The database is a shared PostgreSQL instance on Heroku. It performs well under load. There are other options such as Amazon’s RDS but for simplicity of deployment I have stuck with Heroku’s native solution.
SendGrid handles all the outgoing email. It’s accomplished via a SMTP gateway, which saved time over using their API.
S3 handles user uploaded image assets via the awesome paperclip gem. Paperclip re-sizes and stores the images on S3.
Scribd is used to store and convert uploaded resumes. This is why Talentopoly can accept and properly display so many different file formats.
New Relic is also provided as an add-on. It’s invaluable for investigating bottlenecks. It provides a breakdown of the request stack tracing it through the database.

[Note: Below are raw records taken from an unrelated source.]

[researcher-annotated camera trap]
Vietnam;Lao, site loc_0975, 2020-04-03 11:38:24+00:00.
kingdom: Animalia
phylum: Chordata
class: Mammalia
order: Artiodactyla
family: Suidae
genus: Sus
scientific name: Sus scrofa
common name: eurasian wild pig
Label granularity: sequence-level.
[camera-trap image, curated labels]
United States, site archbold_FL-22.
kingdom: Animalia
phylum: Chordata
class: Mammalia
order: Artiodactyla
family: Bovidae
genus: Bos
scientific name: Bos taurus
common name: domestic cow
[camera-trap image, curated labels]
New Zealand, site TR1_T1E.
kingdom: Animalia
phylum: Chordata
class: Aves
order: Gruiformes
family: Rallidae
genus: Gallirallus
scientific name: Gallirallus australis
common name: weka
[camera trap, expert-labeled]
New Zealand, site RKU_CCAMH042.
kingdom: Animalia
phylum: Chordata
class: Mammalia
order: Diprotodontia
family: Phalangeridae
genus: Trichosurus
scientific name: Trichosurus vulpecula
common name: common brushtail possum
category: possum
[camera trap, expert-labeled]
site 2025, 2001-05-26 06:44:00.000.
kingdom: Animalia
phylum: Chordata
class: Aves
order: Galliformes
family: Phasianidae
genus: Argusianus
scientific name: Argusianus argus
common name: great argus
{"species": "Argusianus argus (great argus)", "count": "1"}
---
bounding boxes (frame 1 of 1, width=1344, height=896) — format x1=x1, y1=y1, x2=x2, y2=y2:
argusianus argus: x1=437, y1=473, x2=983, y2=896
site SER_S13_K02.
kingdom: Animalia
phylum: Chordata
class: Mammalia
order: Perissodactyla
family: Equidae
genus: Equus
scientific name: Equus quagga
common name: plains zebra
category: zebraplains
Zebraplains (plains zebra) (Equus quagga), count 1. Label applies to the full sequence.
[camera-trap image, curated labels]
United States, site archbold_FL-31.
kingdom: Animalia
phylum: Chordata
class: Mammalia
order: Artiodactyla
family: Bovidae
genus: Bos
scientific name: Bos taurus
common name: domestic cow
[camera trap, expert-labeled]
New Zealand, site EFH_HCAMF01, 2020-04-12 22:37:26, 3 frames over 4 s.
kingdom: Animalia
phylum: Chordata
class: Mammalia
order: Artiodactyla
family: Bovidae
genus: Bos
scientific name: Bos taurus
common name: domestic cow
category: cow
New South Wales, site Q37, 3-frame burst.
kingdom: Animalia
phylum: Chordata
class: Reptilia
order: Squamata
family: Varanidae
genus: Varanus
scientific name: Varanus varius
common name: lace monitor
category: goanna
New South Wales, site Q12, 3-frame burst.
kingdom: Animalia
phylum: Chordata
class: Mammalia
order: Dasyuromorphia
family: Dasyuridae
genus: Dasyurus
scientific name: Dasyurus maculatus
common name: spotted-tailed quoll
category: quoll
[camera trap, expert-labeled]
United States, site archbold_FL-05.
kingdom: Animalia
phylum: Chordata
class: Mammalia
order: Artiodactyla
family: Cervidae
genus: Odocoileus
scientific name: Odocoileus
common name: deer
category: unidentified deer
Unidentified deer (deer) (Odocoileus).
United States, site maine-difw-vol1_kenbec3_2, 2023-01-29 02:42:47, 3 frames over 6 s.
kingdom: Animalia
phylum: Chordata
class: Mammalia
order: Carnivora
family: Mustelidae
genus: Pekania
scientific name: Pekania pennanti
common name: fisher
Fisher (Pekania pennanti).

Chartbeat provides real-time analytics and alerts. I can see how many concurrent users I have on the site, which is useful if it’s seeming slow. Google Analytics gives me the full stats to analyze.
I haven’t had a strong need to implement an in-memory key-value store like Mongo, Memcached, or Redis yet. Though hopefully the increasing traffic on the site makes that a priority soon.
There are other great services, gems, and plug-ins I could talk about but hopefully that gives you a sense for how Talentopoly is built and what it’s like to build a Ruby on Rails app on Heroku.